Does anyone know how many programmers are programming per language? I'm most interested in Ruby, Python, C#, Java, but any other language would do too. Very rough figures? Are there 10^4 C# programmers, 10^6?
(Interestingly, the stats are pretty easy to change. Perl was 2%, then Yuval Kogman and I moved our repositories there, and got it up to 3%. We advertised heavily on IRC, and now it is at 6%. Tripling the amount of code on github in a few weeks is certainly a sign that Perl is not dead. It's also interesting to consider that Yuval and I are 1% of the open source community ;)
github is too new and too unstable in terms of numbers, so far. Last I checked (a few months ago), Ruby was the most popular language according to github, which doesn't jive with any of the other data sources (or my own gut instincts). I've been keeping an eye on it, though. Stackoverflow is another one that's interesting, but currently has too much bias.
Twitter... hrm. Yeah, might add that in the talk section.
HN... I'd feel kind of bad about having an influence on the numbers myself;-)
I was curious to see the numbers for Python vs. Ruby. I had expected Python to be more popular than shown, it seems to range from 2x Ruby to 20% more. I would think a regression for the changing popularity of each language would show Ruby passing Python at some point, does anyone think that will actually happen?
My favorite argument for Python over Ruby was always that Python is more popular but it seems like that will become less true over time.
What these statistics do is go to specific communities and attempt to measure which languages those communities use. Using those numbers to measure language popularity in the population at large makes the assumption that those communities are representative of the population at large. That's a faulty assumption to make.
Do you, for example, think that Slashdot has a large segment of the "Excel VBA Macro Developer" market posting to it? Probably not.
There are other sites, like Stack Overflow, that show a 2:1 preference for C# over Java. Does that mean there are 2x as many C# programmers as Java programmers? No. It just means that more posts on Stack Overflow are about C# than about Java.
Information about the number of unique books written about a language at a particular store does not imply anything about popularity. If you considered "unit sales", that might give you a measure of "popular book subjects", but not about language usage.

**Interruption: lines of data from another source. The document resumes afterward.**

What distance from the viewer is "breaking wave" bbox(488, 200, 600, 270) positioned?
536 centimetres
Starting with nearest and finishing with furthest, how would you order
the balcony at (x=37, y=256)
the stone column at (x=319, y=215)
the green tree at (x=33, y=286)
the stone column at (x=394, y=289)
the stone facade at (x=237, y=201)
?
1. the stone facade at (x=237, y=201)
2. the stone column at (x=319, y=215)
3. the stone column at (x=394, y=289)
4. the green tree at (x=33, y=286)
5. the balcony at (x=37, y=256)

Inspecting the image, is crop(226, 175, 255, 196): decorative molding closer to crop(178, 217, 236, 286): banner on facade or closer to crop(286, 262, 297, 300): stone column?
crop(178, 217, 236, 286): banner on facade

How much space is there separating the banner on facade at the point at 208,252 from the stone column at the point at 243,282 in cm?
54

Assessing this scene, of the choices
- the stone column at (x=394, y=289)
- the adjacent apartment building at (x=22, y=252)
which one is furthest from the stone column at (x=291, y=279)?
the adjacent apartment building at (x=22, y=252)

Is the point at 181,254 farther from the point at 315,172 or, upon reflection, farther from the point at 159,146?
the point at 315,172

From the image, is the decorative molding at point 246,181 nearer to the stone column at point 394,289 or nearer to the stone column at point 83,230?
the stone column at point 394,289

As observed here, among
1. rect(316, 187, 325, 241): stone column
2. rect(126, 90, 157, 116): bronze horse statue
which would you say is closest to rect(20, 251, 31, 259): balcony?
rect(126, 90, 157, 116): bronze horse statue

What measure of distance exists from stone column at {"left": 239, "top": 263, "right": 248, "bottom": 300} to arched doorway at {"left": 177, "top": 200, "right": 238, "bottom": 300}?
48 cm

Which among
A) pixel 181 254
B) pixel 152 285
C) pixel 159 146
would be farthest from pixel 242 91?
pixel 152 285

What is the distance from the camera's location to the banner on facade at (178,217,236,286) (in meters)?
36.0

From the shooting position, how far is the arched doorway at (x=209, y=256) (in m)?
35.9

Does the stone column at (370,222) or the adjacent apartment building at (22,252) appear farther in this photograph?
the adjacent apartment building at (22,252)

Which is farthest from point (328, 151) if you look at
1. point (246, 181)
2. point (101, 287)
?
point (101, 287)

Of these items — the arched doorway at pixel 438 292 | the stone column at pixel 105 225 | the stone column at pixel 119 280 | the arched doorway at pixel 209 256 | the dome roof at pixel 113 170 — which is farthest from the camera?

For example, it could be possible that Java programmers buy more books on Java than C# programmers do on C#. Many of the C++ programmers I know have several books on C++. I don't think that means C++ has more users than, say, Windows batch scripts.
The web site does say "these results are not scientific", but I don't think that's a strong enough statement. The "scientificness" has to do with how the data is collected, and how the results are reported. Even if they measured the same things using scientific means, the numbers still wouldn't imply what they claim them to imply. A better disclaimer might be "these results are not useful for making any decisions what so ever."